_Activity 1:_ Name every person the text about George of Poděbrady mentions by name.
_Activity 2:_ According to the text about George of Poděbrady, what had run out toward the end of the 14th century?
_Activity 3:_ Carry on the text about George of Poděbrady from its final sentence.
─── Text segment ───
Though little known outside the Czech Republic, the 15th century King of Bohemia George of Poděbrady (Jiří z Poděbrad) is seen by many today as an accomplished administrator and one of the first political figures to propose the idea of European unity. On the occasion of the 600th anniversary of his birth, we will look closer at the life and legacy of the only Hussite king to ever rule the Czech lands.
While the 1300s could be seen as Bohemia’s golden age, when its rulers reached the zenith of power, even controlling the Holy Roman Empire under Charles IV., the century that followed was in many ways a troubled time.
The signs were already there towards the end of the 14th century. The local silver mines that had provided wealth to the kingdom’s rulers and, in many ways, boosted their political power, had run out. Added to that a papal schism had emerged, that put the authority of the Holy See under question and some, such as the Czech priest and university lecturer Jan Hus, began pointing to the Church’s vices and hypocrisy.
─── Data section ───
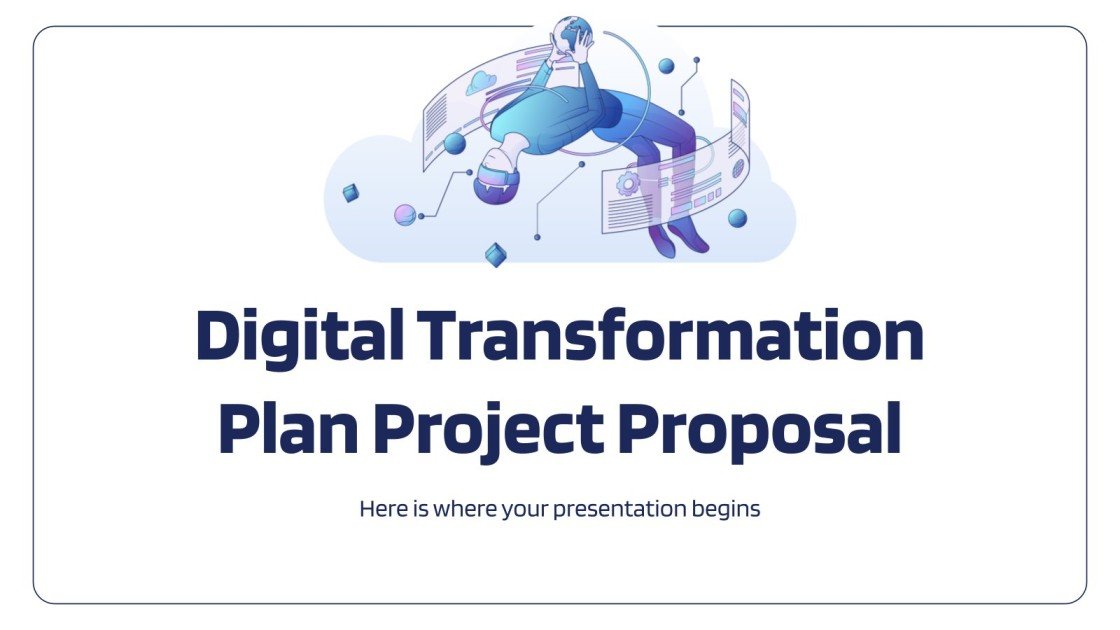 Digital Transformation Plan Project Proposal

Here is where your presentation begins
───
─── Data section ───
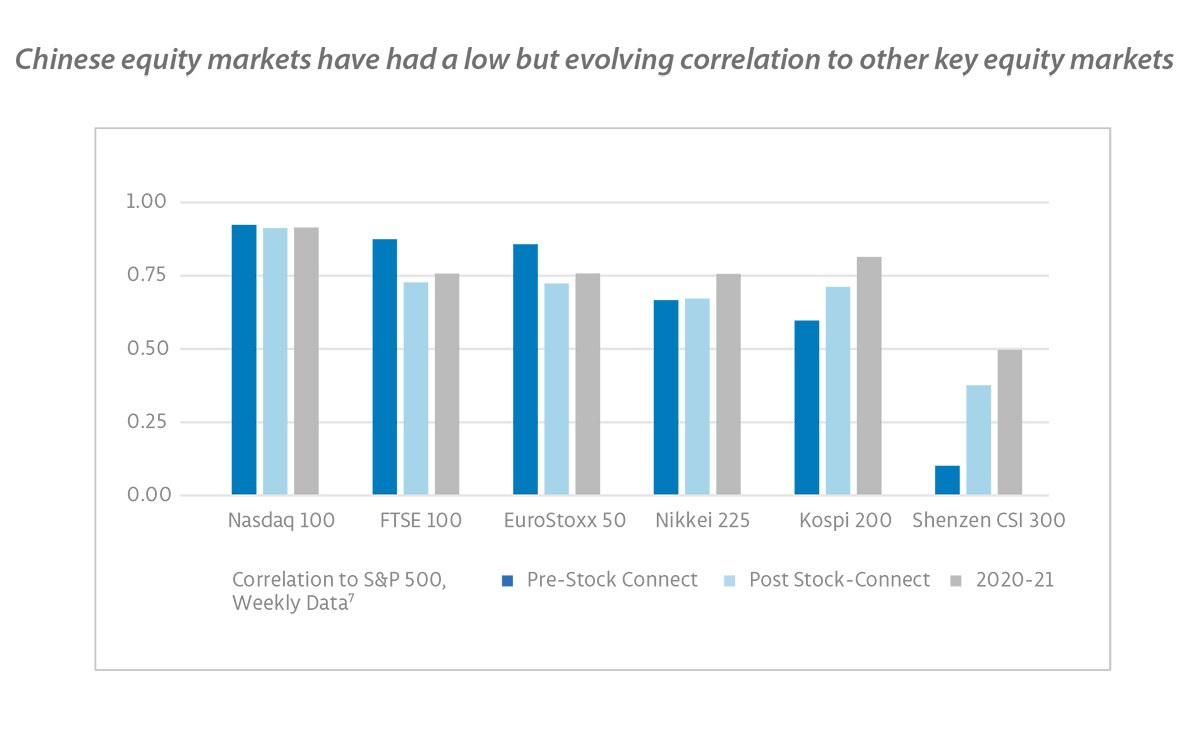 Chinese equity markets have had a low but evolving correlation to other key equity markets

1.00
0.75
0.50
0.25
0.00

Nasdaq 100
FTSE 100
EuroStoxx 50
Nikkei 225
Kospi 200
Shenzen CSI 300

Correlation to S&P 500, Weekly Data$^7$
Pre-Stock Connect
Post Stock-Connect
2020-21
───
_Answer area 1:_ George of Poděbrady (Jiří z Poděbrad), Charles IV., Jan Hus

_Answer area 2:_ The local silver mines that had given the kingdom's rulers wealth.

_Answer area 3:_
Hus’ eventual trial and execution by fire at the Council of Konstanz in 1415, sparked the Hussite Wars, a religious civil conflict between the followers of Hus and the Catholics at home and abroad. While this period is often commemorated for some of the greatest of Czech military victories, it was also brutal and in some ways had a revolutionary impact on the power politics within the kingdom as well as heavily impacting the economy and creating the impression abroad that Bohemia was under the control of heretics.
It was into this conflict that George of Poděbrady was born in 1420. His aristocratic father was a leading member of the moderate Hussite faction known as the Utraquists, which maintained that Holy Communion should be given to the laity celebrating the Eucharist under both kinds (bread and wine), as opposed to the Catholic practice of only the priest being able to drink the latter. It was this practice that would also lend itself to the common symbolic depiction of the Hussites - the calix from which the wine was drunk.
George’s upbringing was marked by the conflict. According to Dr Miloslav Polívka from the Historical Institute of the Czech Academy of Sciences, he was probably raised by a priest at his family's castle in Poděbrady and from a very young age met his father's companions and friends, who taught him the art of war. He received neither a university education, nor does it seem that he was taught any foreign language.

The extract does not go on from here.